The task: The expected output is exactly the lines below, starting at the line with "782 Andover Circle, Winter" and ending at the line with "Numbered 19 and", both included; no other line belongs in it.
= Beginning of Section =
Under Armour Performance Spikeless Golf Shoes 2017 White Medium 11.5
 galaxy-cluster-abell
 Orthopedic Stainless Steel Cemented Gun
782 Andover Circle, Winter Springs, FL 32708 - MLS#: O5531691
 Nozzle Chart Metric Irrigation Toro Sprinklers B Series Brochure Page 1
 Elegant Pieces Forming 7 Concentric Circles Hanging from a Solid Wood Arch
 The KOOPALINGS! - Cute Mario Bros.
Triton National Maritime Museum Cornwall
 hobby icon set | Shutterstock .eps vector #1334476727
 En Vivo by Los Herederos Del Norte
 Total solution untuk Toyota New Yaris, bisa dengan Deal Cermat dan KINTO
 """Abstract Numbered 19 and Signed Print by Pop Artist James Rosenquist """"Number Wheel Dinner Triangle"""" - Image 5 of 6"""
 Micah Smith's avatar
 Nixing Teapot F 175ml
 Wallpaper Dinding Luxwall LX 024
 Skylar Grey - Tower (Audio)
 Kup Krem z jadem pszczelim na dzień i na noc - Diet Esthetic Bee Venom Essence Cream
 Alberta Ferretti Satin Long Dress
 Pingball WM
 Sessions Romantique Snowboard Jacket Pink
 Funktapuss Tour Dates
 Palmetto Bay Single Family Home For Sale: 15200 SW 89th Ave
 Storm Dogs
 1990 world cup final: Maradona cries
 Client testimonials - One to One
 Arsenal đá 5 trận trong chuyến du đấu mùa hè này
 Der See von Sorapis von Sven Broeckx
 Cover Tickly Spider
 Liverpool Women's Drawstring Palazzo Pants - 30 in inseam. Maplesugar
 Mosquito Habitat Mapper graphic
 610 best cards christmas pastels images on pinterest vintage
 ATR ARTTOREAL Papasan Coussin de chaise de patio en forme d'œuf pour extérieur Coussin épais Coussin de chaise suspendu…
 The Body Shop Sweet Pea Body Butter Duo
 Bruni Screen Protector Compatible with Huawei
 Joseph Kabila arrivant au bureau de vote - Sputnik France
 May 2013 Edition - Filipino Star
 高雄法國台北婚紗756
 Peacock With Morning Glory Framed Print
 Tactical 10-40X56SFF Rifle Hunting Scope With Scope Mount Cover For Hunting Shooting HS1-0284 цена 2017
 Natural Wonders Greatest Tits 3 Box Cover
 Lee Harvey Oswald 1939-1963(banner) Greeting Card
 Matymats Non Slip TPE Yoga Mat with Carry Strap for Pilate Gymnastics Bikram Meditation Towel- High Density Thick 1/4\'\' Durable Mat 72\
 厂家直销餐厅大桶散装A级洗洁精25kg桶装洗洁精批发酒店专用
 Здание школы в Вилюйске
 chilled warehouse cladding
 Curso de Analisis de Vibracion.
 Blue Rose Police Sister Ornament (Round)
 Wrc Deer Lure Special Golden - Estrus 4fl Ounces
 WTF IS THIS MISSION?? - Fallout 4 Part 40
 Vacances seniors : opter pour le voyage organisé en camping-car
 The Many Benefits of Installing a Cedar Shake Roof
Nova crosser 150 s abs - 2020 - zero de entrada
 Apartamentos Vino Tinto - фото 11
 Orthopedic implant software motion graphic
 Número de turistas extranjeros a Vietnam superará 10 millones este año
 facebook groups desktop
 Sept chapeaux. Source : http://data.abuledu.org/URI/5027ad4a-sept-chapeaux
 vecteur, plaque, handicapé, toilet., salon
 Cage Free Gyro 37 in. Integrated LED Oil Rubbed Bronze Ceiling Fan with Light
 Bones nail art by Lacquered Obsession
= End of Section =
Written answer:
782 Andover Circle, Winter Springs, FL 32708 - MLS#: O5531691
 Nozzle Chart Metric Irrigation Toro Sprinklers B Series Brochure Page 1
 Elegant Pieces Forming 7 Concentric Circles Hanging from a Solid Wood Arch
 The KOOPALINGS! - Cute Mario Bros.
Triton National Maritime Museum Cornwall
 hobby icon set | Shutterstock .eps vector #1334476727
 En Vivo by Los Herederos Del Norte
 Total solution untuk Toyota New Yaris, bisa dengan Deal Cermat dan KINTO
 """Abstract Numbered 19 and Signed Print by Pop Artist James Rosenquist """"Number Wheel Dinner Triangle"""" - Image 5 of 6"""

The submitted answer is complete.